## Required task 1:
Which lines in the rows below contain the word "nearest"? Pull out each of those lines.
* start Source document *
3.3. Task Scheduling Model

3.3.1. Scheduling Model Based on Subtask Degree

Because the task structure of various types of applications is different, there may be dependency constraints between each task, and the execution of such tasks is seriously affected by its predecessor tasks, so the dependencies between tasks need to be considered before scheduling subtasks. As shown in Figure 2, the numbers 1 to 6 represent the sequence number of the DAG’s neutron task nodes, and the arrows between the nodes represent the dependencies between the subtasks. So the first DAG in Figure 2 has four task nodes, the second has six task nodes, and the third has two task node nodes.
* end Source document *
## Required task 2:
According to the task scheduling excerpt above, how many task nodes does the second DAG in Figure 2 have?
* start Information supplied *
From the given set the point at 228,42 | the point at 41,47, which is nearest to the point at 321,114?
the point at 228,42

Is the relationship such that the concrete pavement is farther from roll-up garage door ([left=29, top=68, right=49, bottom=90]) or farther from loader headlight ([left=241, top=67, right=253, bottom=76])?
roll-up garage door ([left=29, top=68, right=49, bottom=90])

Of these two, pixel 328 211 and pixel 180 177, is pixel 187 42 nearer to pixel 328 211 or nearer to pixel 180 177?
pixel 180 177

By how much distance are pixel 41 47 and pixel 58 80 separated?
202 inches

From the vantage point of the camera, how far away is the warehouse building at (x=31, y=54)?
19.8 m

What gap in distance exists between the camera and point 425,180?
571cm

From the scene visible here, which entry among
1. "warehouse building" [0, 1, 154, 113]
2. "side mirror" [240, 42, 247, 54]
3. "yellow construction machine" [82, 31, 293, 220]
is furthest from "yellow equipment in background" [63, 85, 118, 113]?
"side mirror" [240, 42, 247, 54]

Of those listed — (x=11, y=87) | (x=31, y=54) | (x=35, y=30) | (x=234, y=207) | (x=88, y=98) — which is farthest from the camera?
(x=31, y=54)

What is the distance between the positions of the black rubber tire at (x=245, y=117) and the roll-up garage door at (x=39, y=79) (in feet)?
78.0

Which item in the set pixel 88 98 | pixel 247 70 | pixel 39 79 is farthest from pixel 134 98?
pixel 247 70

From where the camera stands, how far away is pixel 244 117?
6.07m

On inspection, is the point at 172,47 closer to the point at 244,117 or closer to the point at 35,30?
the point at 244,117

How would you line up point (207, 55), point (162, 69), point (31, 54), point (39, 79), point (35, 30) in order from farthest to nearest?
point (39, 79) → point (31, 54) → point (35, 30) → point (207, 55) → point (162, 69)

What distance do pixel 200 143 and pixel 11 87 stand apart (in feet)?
* end Information supplied *
## Task response 1:
From the given set the point at 228,42 | the point at 41,47, which is nearest to the point at 321,114?
How would you line up point (207, 55), point (162, 69), point (31, 54), point (39, 79), point (35, 30) in order from farthest to nearest?

## Task response 2:
Six task nodes.